• Passage given:
GithubHelp home page GithubHelp logo

gpv2's Introduction

Webly Supervised Concept Expansion for General Purpose Vision Models

This is the codebase for GPV 2 from our paper Webly Supervised Concept Expansion for General Purpose Vision Models. Code for the web 10k dataset is in a separate repo.

Installation

Code

Clone the repo with --recurse-submodules

git clone [email protected]:allenai/gpv2.git --recurse-submodules

Create conda environment

conda create -n gpv2 python=3.6 -y
conda activate gpv2

Install pytorch, I have been using pytorch 1.8.1, other versions might work but are not tested. For example on linux:

conda install pytorch==1.8.1 torchvision==0.9.1 torchaudio==0.8.1 cudatoolkit=11.2 -c pytorch -c conda-forge

but you might need to change that command depending on your operating system/gpu setup.

Finally, install libraries:

conda install -c cyclus java-jdk=8.45.14 -y  
pip3 install -r requirements.txt

Data

Download data for COCO, DCE, and Web as well as the pre-computed VinVL features for these datasets (note you cannot use the VinVL features provided by the VinVL authors since we need features for the cropped images and for the all-image boxes):

python gpv2/download_data.py 

The data is saved in the locations found in file_paths.py, by default source data is saved into ~/data/gpv while the features are stored in ./data-cache/precomputed-features/vinvl. The command lines args for the script can download particular subsets if you don't need everything.

• Aim A: Render this sentence from the gpv2 page into Spanish: "Code for the web 10k dataset is in a separate repo."
• Aim B: Repeat the stretch of the gpv2 page that begins at the words "GithubHelp home page" and stops after "a separate repo.".

• Items:
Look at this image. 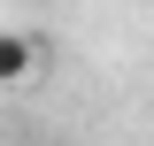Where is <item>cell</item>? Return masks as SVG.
Instances as JSON below:
<instances>
[{
    "label": "cell",
    "instance_id": "1",
    "mask_svg": "<svg viewBox=\"0 0 154 146\" xmlns=\"http://www.w3.org/2000/svg\"><path fill=\"white\" fill-rule=\"evenodd\" d=\"M38 69V38L31 31H0V85H23Z\"/></svg>",
    "mask_w": 154,
    "mask_h": 146
}]
</instances>
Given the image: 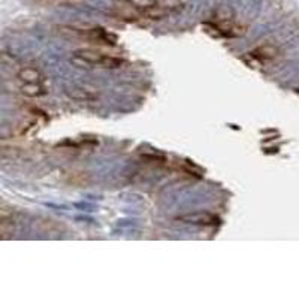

• Task result A: El código para el conjunto de datos web 10k está en un repositorio aparte.

• Task result B:
GithubHelp home page GithubHelp logo

gpv2's Introduction

Webly Supervised Concept Expansion for General Purpose Vision Models

This is the codebase for GPV 2 from our paper Webly Supervised Concept Expansion for General Purpose Vision Models. Code for the web 10k dataset is in a separate repo.